Excerpted records:

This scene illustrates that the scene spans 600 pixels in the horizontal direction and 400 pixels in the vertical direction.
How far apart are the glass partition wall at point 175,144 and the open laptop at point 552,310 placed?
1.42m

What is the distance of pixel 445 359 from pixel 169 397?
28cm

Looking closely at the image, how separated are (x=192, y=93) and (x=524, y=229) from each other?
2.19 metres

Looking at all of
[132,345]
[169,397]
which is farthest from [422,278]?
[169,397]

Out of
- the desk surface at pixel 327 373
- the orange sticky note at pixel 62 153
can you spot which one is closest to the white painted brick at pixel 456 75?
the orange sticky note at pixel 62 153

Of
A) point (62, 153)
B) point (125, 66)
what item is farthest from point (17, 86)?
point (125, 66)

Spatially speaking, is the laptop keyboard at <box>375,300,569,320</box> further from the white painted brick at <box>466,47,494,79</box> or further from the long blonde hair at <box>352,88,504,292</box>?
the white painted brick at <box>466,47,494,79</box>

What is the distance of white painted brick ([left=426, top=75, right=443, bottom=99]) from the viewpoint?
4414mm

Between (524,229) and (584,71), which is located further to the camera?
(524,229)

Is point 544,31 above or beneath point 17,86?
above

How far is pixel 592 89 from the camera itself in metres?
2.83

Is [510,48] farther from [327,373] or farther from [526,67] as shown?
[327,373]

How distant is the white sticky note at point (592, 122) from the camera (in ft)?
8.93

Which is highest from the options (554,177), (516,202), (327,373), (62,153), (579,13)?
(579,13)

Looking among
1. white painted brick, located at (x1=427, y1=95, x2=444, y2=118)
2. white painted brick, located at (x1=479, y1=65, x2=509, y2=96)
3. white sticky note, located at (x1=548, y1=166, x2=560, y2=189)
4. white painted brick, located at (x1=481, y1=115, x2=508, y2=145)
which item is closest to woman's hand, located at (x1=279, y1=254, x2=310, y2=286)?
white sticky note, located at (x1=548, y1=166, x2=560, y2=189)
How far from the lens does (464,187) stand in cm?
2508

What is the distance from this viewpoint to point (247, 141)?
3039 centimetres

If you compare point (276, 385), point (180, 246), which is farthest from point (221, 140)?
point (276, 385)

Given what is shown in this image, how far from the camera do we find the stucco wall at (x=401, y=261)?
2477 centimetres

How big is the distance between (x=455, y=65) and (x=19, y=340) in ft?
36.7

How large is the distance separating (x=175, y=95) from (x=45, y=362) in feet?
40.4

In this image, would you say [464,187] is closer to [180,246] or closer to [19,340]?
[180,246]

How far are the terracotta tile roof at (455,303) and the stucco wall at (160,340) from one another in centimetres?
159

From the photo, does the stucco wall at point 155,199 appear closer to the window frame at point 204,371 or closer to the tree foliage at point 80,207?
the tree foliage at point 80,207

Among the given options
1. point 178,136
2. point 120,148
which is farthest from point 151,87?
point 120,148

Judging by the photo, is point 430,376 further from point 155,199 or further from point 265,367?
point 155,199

Stated goal: Copy out the entries above exactly, from the line containing "Judging by the" through the end of the entries.

Solution for this problem:
Judging by the photo, is point 430,376 further from point 155,199 or further from point 265,367?
point 155,199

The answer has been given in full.